1. Why did you write this book?
I had worked for many years running intercultural training workshops with participants from all over the world, and I was also a docent at the Smithsonian Institution’s museum of modern and contemporary art. I felt strongly that art was a dynamic pathway into understanding other cultures and our own. When we establish a personal connection to a piece of art, we have a chance to learn a great deal about ourselves and others.
2. What is the most important thing you want readers to take away from this book?
We can open deep pathways to understanding with others by searching for shared meanings. One way to do that is through dialogues with art, either one-to-one with just one viewer and one piece of art - or in groups, where several of us share perceptions and listen to one another’s insights.
3. Name one or two books in our field that influenced you the most, that you think all interculturalists should be familiar with? Why?
Some books that influenced me were not necessarily written by interculturalists but were exceptionally meaningful to me. Daniel Boorstin’s The Creators and David Bohm’s On Dialogue are among them. Robert Kohls’s Survival Kit for Overseas Living continues to be a useful guide because of its straight-forward and down-to-earth style.
4. What is one of the most significant, most memorable cross-cultural experiences you have had?
I am among the fortunate to have had a number of significant cross-cultural experiences. Several took place while sharing music or food.
5. If you could pass on only one insight/one lesson learned to others about crossing cultures, what would you say?
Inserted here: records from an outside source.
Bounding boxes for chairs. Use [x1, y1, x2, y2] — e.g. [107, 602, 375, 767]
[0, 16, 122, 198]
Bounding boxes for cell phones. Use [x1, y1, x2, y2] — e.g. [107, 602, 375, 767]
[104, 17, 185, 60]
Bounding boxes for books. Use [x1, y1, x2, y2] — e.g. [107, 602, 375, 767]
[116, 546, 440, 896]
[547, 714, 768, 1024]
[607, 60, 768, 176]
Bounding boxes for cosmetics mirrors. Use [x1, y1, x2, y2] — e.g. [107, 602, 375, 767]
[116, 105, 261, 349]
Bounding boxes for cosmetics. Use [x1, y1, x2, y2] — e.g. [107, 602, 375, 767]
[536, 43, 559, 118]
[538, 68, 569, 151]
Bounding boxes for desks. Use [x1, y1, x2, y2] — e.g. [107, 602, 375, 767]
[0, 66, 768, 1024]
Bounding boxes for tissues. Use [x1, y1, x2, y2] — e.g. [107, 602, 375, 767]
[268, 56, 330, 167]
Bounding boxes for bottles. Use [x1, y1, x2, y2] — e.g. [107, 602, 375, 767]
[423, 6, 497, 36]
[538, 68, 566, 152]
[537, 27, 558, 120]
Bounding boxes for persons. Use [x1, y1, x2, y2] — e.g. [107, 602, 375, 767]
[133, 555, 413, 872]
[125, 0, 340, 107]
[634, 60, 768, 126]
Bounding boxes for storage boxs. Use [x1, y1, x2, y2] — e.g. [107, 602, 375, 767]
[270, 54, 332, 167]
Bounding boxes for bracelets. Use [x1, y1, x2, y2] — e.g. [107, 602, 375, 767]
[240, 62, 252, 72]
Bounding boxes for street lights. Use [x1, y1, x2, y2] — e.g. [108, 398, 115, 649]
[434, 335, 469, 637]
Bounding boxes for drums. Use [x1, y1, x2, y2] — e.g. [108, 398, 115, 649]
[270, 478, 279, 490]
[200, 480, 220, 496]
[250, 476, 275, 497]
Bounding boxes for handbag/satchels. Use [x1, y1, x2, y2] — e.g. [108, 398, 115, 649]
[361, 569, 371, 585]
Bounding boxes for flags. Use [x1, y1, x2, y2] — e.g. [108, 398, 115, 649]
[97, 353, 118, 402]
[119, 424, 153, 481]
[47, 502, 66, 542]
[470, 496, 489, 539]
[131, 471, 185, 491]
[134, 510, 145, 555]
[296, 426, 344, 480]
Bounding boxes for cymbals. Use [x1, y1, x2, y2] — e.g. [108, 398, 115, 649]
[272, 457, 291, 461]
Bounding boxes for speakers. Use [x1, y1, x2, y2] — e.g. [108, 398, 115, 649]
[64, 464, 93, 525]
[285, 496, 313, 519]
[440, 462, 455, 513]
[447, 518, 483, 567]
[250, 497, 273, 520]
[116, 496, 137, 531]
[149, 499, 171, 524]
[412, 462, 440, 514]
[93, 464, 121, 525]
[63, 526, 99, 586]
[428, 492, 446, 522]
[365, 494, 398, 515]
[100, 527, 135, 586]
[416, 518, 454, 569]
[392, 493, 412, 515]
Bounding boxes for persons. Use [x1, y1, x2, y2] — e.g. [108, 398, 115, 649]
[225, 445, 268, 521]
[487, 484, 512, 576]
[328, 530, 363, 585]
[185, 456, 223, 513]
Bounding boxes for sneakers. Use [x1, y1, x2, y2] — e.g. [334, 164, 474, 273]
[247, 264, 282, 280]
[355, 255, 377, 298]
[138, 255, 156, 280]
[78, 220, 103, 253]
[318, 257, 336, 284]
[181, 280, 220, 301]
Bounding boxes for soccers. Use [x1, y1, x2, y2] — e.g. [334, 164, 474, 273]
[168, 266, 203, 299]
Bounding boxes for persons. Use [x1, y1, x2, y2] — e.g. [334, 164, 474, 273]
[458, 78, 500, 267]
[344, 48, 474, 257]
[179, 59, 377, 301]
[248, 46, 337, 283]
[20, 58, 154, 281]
Observe closely, notice your own immediate judgements and avoid speaking them, Describe carefully, to yourself, what you see and feel.
6. This newsletter goes to nearly 1,000 readers, folks who are either in or interested in the field of intercultural communications. If you’d like to say something else to these folks, something we have not asked about in this questionnaire, feel free to add your brief comments here.
I wrote a book about using art as a form of intercultural communication because art is everywhere and reveals what one artist and, often, what whole cultures value. When we pay attention, art can give us insights that little else can.